## Consigne 1
Recopiez sans modification les lignes des enregistrements, en partant de la toute première et en allant jusqu'à la ligne qui contient « top-left (76, 166), bottom-right (138, 414) », celle-ci comprise.

## Extrait source
Et, comme les choses, il a appris à connaître les hommes. Il en a tant vu, de tout âge et de toute origine, venir, sur la place, au comptoir de son arrière-grand-père, le trapézite, ou se glisser furtivement, à la nuit tombante, par la porte basse de son bisaïeul, le prêteur sur gages. Grands ou petits, enrichis ou ruinés, il les a tous connus : le joueur, l’ambitieux, l’amoureux, le prodigue, l’avare, le roué, le candide ; il les a observés à son aise, aux heures de transport, de gêne ou d’angoisse, où l’homme se laisse voir à nu. Jeunes et vieux, nobles et bourgeois, citadins ou paysans sont venus lui mendier des avances ; il a pu, durant des siècles, les toiser à loisir ; n’ont-ils pas tous été les cliens d’Israël ? Aussi le juif a le flair des hommes, il sait les prendre et les enjôler. — De ses ancêtres, le courtier et le facteur, il tient, également, les paroles insinuantes et flatteuses, l’adresse du marchand, l’art de parer sa marchandise et d’achalander sa boutique. Le juif n’a pas d’égal pour le savoir-faire. Il sait, de longue main, que l’occasion est chauve, et personne n’est plus agile à poursuivre la fortune, ou plus habile à la fixer. Est-ce la peine de le dire ? C’est le plus fin limier à la chasse des florins et des ducats. Nous l’y avons nous-mêmes dressé ; il a été élevé pour cela, comme un chien anglais pour la chasse au renard. Cette aptitude de la race, inutile d’y insister. Elle nous est connue, nous risquons même d’en exagérer l’importance. Cette face de trafiquant, de coureur aux écus, est celle sous laquelle nous nous figurons le plus souvent le juif, parce que, d’habitude, c’est celle qu’il tourne vers nous. Prenons garde ! n’allons pas nous imaginer que l’homme d’argent ait jamais été tout le juif.

## Données de travail

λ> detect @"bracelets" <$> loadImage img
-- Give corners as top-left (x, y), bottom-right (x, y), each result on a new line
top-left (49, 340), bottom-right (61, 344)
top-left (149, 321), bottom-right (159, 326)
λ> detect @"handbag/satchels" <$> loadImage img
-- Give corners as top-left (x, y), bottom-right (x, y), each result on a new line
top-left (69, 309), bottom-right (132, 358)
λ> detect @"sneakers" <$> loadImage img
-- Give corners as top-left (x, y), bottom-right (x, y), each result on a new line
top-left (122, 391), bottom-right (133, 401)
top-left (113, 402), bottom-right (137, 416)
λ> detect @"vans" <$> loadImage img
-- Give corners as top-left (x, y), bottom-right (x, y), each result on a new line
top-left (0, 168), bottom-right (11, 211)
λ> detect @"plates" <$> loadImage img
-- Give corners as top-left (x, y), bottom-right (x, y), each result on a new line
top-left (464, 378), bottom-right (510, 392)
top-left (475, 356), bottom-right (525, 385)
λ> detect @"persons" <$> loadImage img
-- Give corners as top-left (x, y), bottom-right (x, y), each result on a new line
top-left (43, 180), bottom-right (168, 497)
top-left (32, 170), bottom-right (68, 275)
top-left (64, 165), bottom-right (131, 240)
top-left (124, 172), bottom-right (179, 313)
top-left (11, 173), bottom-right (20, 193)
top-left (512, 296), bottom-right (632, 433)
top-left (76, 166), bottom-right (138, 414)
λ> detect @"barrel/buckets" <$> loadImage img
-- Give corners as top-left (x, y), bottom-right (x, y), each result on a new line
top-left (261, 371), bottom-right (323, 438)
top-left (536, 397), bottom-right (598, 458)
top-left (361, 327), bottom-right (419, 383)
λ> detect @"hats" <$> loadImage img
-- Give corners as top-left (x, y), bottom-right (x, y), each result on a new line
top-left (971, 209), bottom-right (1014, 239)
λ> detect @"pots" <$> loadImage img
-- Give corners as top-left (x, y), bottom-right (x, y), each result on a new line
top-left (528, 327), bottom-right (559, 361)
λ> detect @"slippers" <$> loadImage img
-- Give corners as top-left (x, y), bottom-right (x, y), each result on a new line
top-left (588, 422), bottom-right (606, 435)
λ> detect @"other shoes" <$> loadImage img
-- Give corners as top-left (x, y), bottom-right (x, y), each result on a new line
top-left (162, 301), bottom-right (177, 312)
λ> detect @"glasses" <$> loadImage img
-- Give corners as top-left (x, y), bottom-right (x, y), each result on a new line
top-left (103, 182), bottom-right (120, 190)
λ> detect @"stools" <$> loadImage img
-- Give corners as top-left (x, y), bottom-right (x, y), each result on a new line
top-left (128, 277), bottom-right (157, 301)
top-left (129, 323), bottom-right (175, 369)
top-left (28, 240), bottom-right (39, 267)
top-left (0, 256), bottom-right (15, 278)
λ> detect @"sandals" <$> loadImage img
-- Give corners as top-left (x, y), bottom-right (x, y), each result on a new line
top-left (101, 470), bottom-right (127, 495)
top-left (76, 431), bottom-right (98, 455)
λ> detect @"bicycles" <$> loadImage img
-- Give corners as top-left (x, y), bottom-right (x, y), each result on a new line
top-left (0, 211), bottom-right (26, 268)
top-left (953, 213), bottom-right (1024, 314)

## Consigne 2
D'après l'extrait source, quel ancêtre recevait les gens qui se glissaient furtivement, à la nuit tombante, par la porte basse ?

## Résultat attendu 1
λ> detect @"bracelets" <$> loadImage img
-- Give corners as top-left (x, y), bottom-right (x, y), each result on a new line
top-left (49, 340), bottom-right (61, 344)
top-left (149, 321), bottom-right (159, 326)
λ> detect @"handbag/satchels" <$> loadImage img
-- Give corners as top-left (x, y), bottom-right (x, y), each result on a new line
top-left (69, 309), bottom-right (132, 358)
λ> detect @"sneakers" <$> loadImage img
-- Give corners as top-left (x, y), bottom-right (x, y), each result on a new line
top-left (122, 391), bottom-right (133, 401)
top-left (113, 402), bottom-right (137, 416)
λ> detect @"vans" <$> loadImage img
-- Give corners as top-left (x, y), bottom-right (x, y), each result on a new line
top-left (0, 168), bottom-right (11, 211)
λ> detect @"plates" <$> loadImage img
-- Give corners as top-left (x, y), bottom-right (x, y), each result on a new line
top-left (464, 378), bottom-right (510, 392)
top-left (475, 356), bottom-right (525, 385)
λ> detect @"persons" <$> loadImage img
-- Give corners as top-left (x, y), bottom-right (x, y), each result on a new line
top-left (43, 180), bottom-right (168, 497)
top-left (32, 170), bottom-right (68, 275)
top-left (64, 165), bottom-right (131, 240)
top-left (124, 172), bottom-right (179, 313)
top-left (11, 173), bottom-right (20, 193)
top-left (512, 296), bottom-right (632, 433)
top-left (76, 166), bottom-right (138, 414)

## Résultat attendu 2
Le bisaïeul, le prêteur sur gages.